— Gestellte Aufgabe A —
Gib bitte den Abschnitt aus dem vorgegebenen Text wortgetreu wieder, beginnend bei „Nur will man“ und endend bei „einer Struktur reinpresst.“.
— Gestellte Aufgabe B —
Schreib aus der Liste die Zeilen unverändert ab, beginnend mit der Zeile, die „Out of the objects“ enthält, und endend mit dem Ende der Liste.

Nur will man auch nicht, dass man jede Implementierung zusammen mit der Factory klasse hat bzw bei einem groesserem System alles in einer Struktur reinpresst.

Bei kleinen Systemen ist das ohne Probleme moeglich, man bietet einfach in jedem Paket die entsprechenden Accessor an


----------



## Spacerat (16. Feb 2012)

Tja... irgendwas ist immer... ;(


----------



## bygones (16. Feb 2012)

Spacerat hat gesagt.:


> Tja... irgendwas ist immer... ;(



sonst waere die Diskussion hier nicht schon ein paar Beitraege ;-)


----------



## Empire@Work (16. Feb 2012)

Einfach an jede der internen methoden ein 
/**Do not use**/ ranpacken, wer die dann kann keiner behaupten dass das ganze ausvershen benutzt wurde.


----------



## rewireable (17. Feb 2012)

Hallo

Danke allen für eure Antworten.

— Vorliegende Liste —
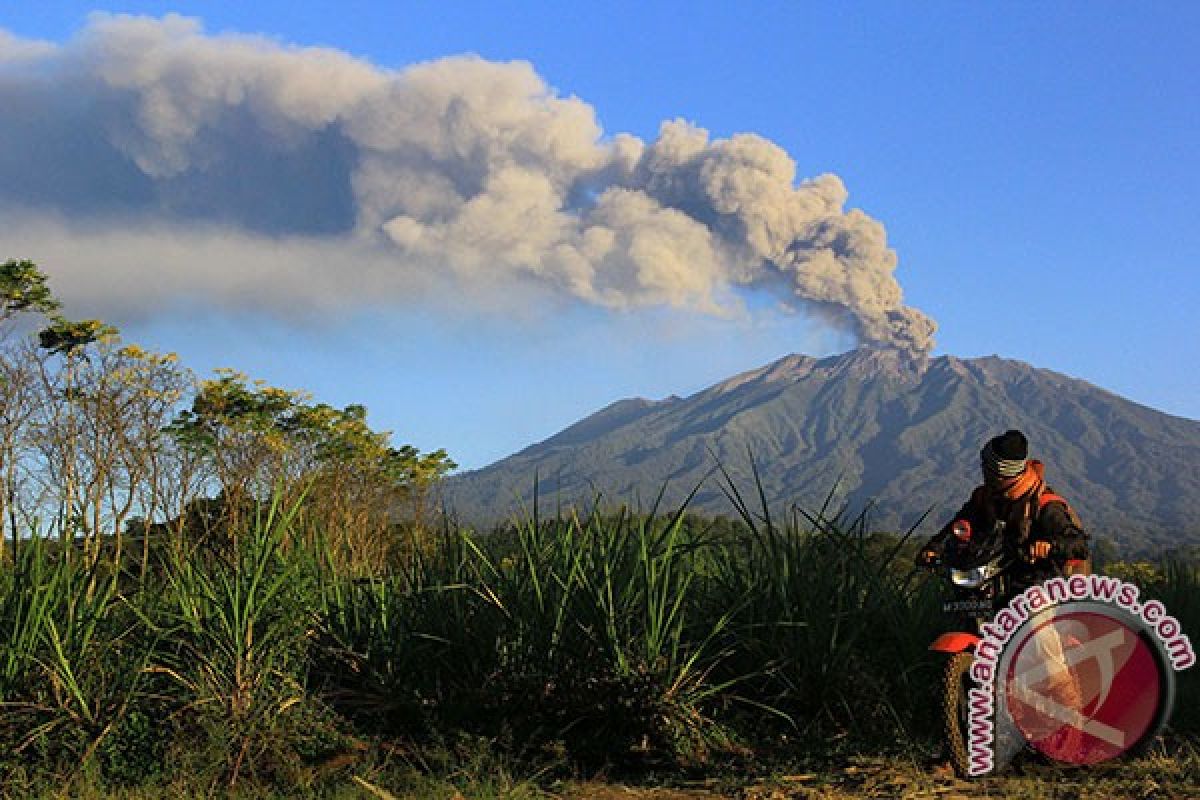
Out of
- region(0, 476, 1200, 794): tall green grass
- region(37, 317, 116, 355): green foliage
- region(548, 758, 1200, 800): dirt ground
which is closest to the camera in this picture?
region(548, 758, 1200, 800): dirt ground

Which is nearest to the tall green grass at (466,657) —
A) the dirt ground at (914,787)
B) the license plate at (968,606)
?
the dirt ground at (914,787)

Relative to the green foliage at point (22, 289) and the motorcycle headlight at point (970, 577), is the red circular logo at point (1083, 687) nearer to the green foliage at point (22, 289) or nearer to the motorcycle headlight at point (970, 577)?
the motorcycle headlight at point (970, 577)

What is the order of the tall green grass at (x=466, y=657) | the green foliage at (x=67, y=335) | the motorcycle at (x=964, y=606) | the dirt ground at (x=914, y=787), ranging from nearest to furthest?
the dirt ground at (x=914, y=787)
the motorcycle at (x=964, y=606)
the tall green grass at (x=466, y=657)
the green foliage at (x=67, y=335)

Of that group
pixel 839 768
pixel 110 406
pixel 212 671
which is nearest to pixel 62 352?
pixel 110 406

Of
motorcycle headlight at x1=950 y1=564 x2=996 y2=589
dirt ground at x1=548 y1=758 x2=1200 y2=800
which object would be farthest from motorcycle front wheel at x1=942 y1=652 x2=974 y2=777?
motorcycle headlight at x1=950 y1=564 x2=996 y2=589

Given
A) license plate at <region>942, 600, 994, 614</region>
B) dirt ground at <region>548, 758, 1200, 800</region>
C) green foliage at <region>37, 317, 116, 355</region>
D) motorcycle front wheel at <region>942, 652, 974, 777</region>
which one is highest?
green foliage at <region>37, 317, 116, 355</region>

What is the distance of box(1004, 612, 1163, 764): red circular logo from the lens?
6121 millimetres

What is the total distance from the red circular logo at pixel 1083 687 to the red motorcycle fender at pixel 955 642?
35 centimetres

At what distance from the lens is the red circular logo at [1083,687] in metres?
6.12

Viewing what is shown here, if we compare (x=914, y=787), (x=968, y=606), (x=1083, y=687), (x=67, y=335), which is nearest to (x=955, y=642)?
(x=968, y=606)

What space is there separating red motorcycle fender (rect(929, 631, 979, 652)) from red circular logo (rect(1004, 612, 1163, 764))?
0.35 m

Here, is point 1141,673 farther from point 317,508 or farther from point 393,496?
point 393,496

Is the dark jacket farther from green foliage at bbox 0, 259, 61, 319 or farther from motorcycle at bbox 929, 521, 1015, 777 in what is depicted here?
green foliage at bbox 0, 259, 61, 319

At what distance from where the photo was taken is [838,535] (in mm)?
7797
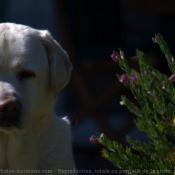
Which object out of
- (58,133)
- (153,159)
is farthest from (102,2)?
(153,159)

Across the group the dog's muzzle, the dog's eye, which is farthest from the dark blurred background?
the dog's muzzle

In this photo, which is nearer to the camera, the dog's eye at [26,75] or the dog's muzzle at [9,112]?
the dog's muzzle at [9,112]

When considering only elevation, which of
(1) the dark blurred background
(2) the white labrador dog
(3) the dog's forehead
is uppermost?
(3) the dog's forehead

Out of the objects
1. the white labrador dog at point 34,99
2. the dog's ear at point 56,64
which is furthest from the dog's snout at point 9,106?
the dog's ear at point 56,64

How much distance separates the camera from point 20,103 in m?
4.21

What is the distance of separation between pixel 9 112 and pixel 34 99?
0.32 m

— Ausgabe A —
Nur will man auch nicht, dass man jede Implementierung zusammen mit der Factory klasse hat bzw bei einem groesserem System alles in einer Struktur reinpresst.

— Ausgabe B —
Out of the objects
1. the white labrador dog at point 34,99
2. the dog's ear at point 56,64
which is furthest from the dog's snout at point 9,106?
the dog's ear at point 56,64

How much distance separates the camera from point 20,103 in m?
4.21

What is the distance of separation between pixel 9 112 and pixel 34 99?
0.32 m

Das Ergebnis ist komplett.